A SSP afirmou ainda não ter recebido, até o fim da tarde desta terça-feira, nenhum pedido por parte da Alshop (Associação Brasileira de Lojistas de Shopping) para um aumento da segurança nos arredores de shoppings. A posição do órgão reflete parte do pensamento do delegado do Deic. Para Giudice, o evento ocorrido em Itaquera tomou uma proporção “além da conta” até mesmo para quem organizou.

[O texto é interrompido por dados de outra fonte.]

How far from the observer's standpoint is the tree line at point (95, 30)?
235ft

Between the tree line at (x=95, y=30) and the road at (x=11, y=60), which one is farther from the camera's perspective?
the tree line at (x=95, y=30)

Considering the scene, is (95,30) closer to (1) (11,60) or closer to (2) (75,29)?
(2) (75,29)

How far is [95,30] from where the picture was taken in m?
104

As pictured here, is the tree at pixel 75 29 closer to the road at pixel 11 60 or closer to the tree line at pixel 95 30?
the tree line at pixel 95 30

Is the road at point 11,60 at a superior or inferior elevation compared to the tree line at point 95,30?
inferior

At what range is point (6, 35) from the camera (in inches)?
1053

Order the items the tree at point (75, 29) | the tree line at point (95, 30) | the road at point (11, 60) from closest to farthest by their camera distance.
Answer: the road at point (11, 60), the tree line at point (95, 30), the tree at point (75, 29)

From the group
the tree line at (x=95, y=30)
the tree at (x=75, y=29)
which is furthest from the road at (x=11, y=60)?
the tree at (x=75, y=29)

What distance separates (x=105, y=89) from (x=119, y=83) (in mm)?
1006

— Duvido que alguém soubesse que ia acontecer o que aconteceu. Acho que o negócio ficou maior do que se imaginou, até mesmo para quem estava convocando. Me parece que o objetivo não era fazer bagunça, não sei, posso estar enganado. Acho que era uma festa ou alguma coisa do gênero.

O delegado Luiz Antônio da Cruz, responsável do 65º DP pela investigação, foi procurado pela reportagem do R7, mas não foi localizado. O Deic se diz “à disposição”, tão logo receba detalhes da investigação que está a cargo da delegacia da região, para ajudar na possível identificação de pessoas que tenham cometido algum crime no último sábado no Shopping Metrô Itaquera.

— Se houver a necessidade. Temos que saber primeiro o que foi aquilo? Qual era o objetivo daquilo? Era um evento sozinho, se vai acontecer reiteradamente. Tenho cá minhas dúvidas se aquele pessoal vai se reunir de novo. Talvez esteja errado. Vamos ver como isso vai acontecer. A polícia sabendo como isso vai acontecer poderá se movimentar anteriormente, aí já debela esse tipo de coisa.

O Shopping Aricanduva já declarou, em nota, que está ciente do encontro marcado para o próximo sábado e que irá reforçar a segurança. De acordo com a assessoria da SSP, apenas o estabelecimento privado pode, se julgar necessário, impedir a realização de qualquer encontro em suas dependências.

Outros encontros já agendados são no Shopping União Osasco (próximo sábado), no Shopping Taboão da Serra (21 de dezembro), mais dois no Shopping Metrô Itaquera (dia 21 de dezembro e 11 de janeiro), e no Shopping Tatuapé (29 de dezembro).